Collected data entries
───

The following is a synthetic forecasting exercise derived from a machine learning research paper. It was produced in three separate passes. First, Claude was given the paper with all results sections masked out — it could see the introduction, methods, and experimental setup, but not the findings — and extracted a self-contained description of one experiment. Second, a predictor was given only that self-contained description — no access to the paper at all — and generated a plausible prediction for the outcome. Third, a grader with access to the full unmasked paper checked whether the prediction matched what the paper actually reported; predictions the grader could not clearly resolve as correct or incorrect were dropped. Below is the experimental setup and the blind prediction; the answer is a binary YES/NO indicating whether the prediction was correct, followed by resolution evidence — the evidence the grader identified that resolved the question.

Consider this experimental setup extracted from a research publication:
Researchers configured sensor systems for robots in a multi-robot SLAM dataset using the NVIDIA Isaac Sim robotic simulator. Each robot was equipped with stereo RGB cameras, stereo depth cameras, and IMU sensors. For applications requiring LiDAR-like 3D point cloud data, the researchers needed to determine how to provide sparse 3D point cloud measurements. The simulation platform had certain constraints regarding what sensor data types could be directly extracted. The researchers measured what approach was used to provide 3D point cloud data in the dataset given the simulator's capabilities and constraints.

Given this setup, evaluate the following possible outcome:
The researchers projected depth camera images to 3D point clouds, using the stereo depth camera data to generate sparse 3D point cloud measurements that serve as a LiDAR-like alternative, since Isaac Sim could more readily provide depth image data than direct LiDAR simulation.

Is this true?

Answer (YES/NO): YES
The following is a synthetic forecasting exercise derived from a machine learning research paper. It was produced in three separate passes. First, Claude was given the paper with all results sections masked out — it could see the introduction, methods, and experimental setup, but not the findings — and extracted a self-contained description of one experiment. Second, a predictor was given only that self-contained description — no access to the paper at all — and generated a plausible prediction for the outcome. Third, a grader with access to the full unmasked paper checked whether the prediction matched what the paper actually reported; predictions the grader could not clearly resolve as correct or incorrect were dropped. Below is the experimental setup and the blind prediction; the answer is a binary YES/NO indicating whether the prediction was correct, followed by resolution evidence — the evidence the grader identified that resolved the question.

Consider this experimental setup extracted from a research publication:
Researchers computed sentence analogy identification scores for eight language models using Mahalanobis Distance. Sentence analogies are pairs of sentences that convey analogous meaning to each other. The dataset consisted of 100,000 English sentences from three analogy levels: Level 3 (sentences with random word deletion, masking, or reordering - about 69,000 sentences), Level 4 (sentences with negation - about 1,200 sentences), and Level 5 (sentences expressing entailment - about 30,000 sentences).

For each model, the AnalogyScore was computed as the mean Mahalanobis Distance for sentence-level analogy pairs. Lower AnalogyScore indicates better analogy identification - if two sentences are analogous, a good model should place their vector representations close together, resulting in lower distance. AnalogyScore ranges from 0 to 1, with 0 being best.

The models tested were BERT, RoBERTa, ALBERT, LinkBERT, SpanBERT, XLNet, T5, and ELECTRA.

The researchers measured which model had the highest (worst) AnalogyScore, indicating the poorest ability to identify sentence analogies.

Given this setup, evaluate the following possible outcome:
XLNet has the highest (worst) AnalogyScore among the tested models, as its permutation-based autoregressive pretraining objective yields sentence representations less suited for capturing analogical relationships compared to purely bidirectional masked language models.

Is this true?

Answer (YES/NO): YES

───

■ What is needed
Return each line above exactly.

■ Answer section
The following is a synthetic forecasting exercise derived from a machine learning research paper. It was produced in three separate passes. First, Claude was given the paper with all results sections masked out — it could see the introduction, methods, and experimental setup, but not the findings — and extracted a self-contained description of one experiment. Second, a predictor was given only that self-contained description — no access to the paper at all — and generated a plausible prediction for the outcome. Third, a grader with access to the full unmasked paper checked whether the prediction matched what the paper actually reported; predictions the grader could not clearly resolve as correct or incorrect were dropped. Below is the experimental setup and the blind prediction; the answer is a binary YES/NO indicating whether the prediction was correct, followed by resolution evidence — the evidence the grader identified that resolved the question.

Consider this experimental setup extracted from a research publication:
Researchers configured sensor systems for robots in a multi-robot SLAM dataset using the NVIDIA Isaac Sim robotic simulator. Each robot was equipped with stereo RGB cameras, stereo depth cameras, and IMU sensors. For applications requiring LiDAR-like 3D point cloud data, the researchers needed to determine how to provide sparse 3D point cloud measurements. The simulation platform had certain constraints regarding what sensor data types could be directly extracted. The researchers measured what approach was used to provide 3D point cloud data in the dataset given the simulator's capabilities and constraints.

Given this setup, evaluate the following possible outcome:
The researchers projected depth camera images to 3D point clouds, using the stereo depth camera data to generate sparse 3D point cloud measurements that serve as a LiDAR-like alternative, since Isaac Sim could more readily provide depth image data than direct LiDAR simulation.

Is this true?

Answer (YES/NO): YES
The following is a synthetic forecasting exercise derived from a machine learning research paper. It was produced in three separate passes. First, Claude was given the paper with all results sections masked out — it could see the introduction, methods, and experimental setup, but not the findings — and extracted a self-contained description of one experiment. Second, a predictor was given only that self-contained description — no access to the paper at all — and generated a plausible prediction for the outcome. Third, a grader with access to the full unmasked paper checked whether the prediction matched what the paper actually reported; predictions the grader could not clearly resolve as correct or incorrect were dropped. Below is the experimental setup and the blind prediction; the answer is a binary YES/NO indicating whether the prediction was correct, followed by resolution evidence — the evidence the grader identified that resolved the question.

Consider this experimental setup extracted from a research publication:
Researchers computed sentence analogy identification scores for eight language models using Mahalanobis Distance. Sentence analogies are pairs of sentences that convey analogous meaning to each other. The dataset consisted of 100,000 English sentences from three analogy levels: Level 3 (sentences with random word deletion, masking, or reordering - about 69,000 sentences), Level 4 (sentences with negation - about 1,200 sentences), and Level 5 (sentences expressing entailment - about 30,000 sentences).

For each model, the AnalogyScore was computed as the mean Mahalanobis Distance for sentence-level analogy pairs. Lower AnalogyScore indicates better analogy identification - if two sentences are analogous, a good model should place their vector representations close together, resulting in lower distance. AnalogyScore ranges from 0 to 1, with 0 being best.

The models tested were BERT, RoBERTa, ALBERT, LinkBERT, SpanBERT, XLNet, T5, and ELECTRA.

The researchers measured which model had the highest (worst) AnalogyScore, indicating the poorest ability to identify sentence analogies.

Given this setup, evaluate the following possible outcome:
XLNet has the highest (worst) AnalogyScore among the tested models, as its permutation-based autoregressive pretraining objective yields sentence representations less suited for capturing analogical relationships compared to purely bidirectional masked language models.

Is this true?

Answer (YES/NO): YES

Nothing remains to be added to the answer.